- REQUIRED ACTION:
After finding "Shark nursery (10020635736).jpg" in the material below, output its line and every line after it through the last, exactly, but not the pictures.
Start of Block
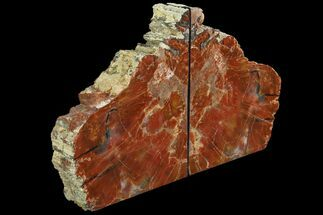 "8"" Tall, Colorful Arizona Petrified Wood Bookends - Red For Sale, #86195"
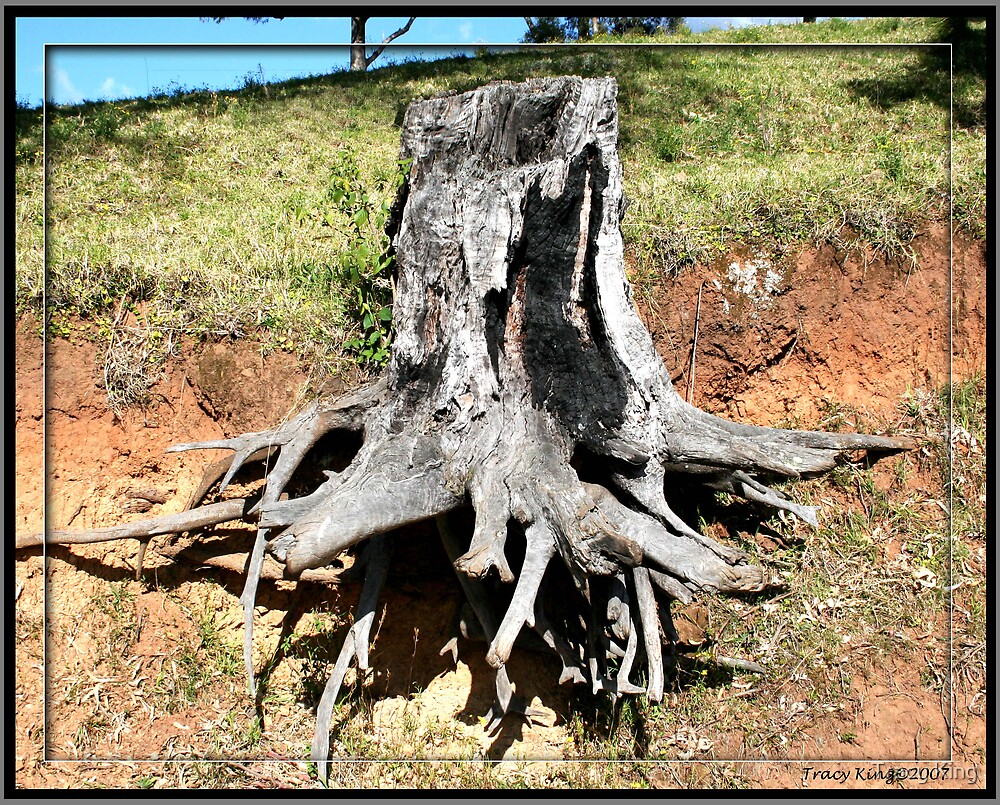 The Stump by Tracy King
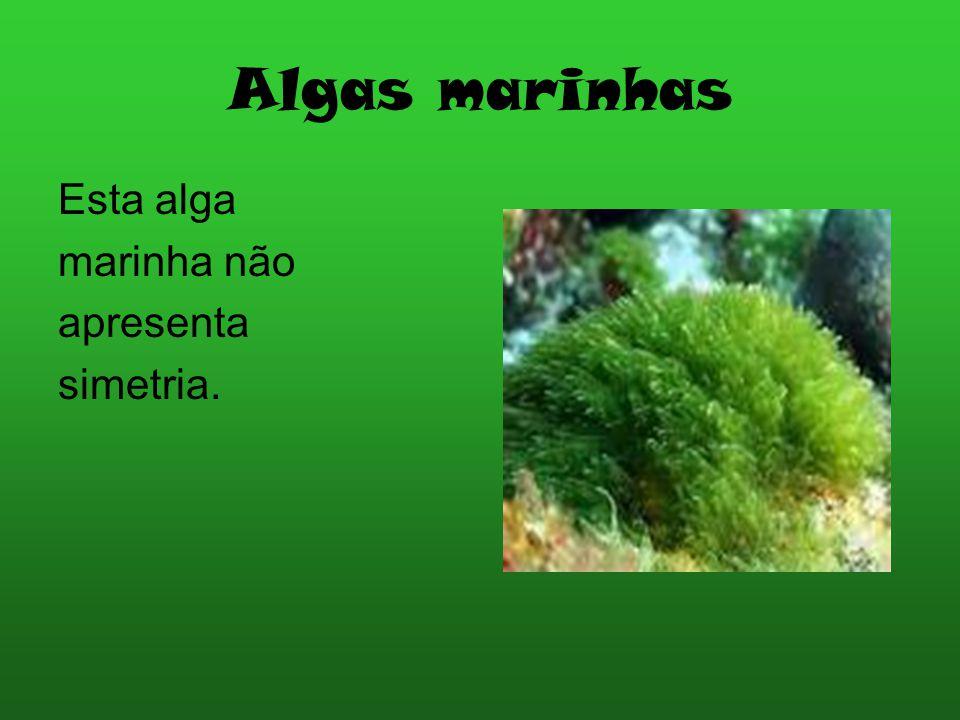 Algas marinhas Esta alga marinha não apresenta simetria.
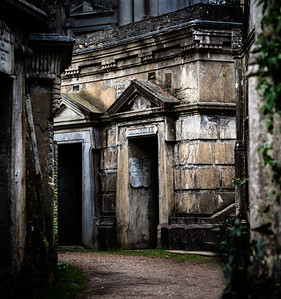 Inside the Circle of Lebanon, Highgate Cemetery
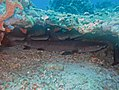 Shark nursery (10020635736).jpg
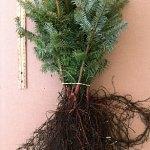 Fraser Fir evergreen transplants for sale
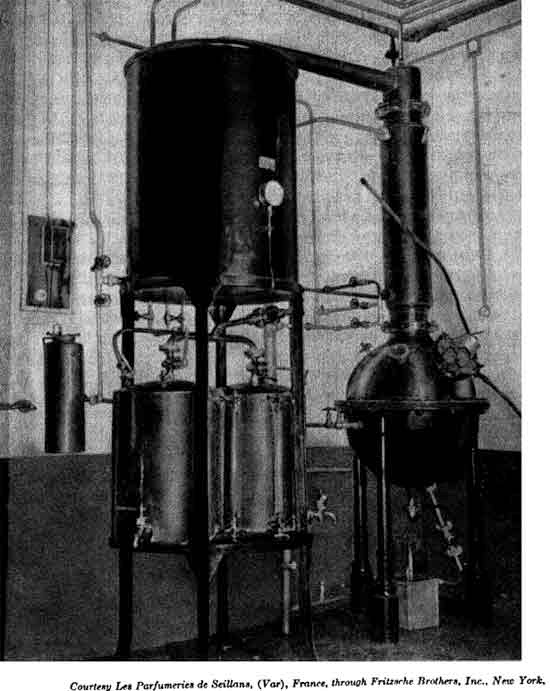 Vacuum still for the concentration of the alcoholic washings in the preparation  of flower oil absolutes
End of Block
- ANSWER SPACE:
 Shark nursery (10020635736).jpg
 Fraser Fir evergreen transplants for sale
 Vacuum still for the concentration of the alcoholic washings in the preparation  of flower oil absolutes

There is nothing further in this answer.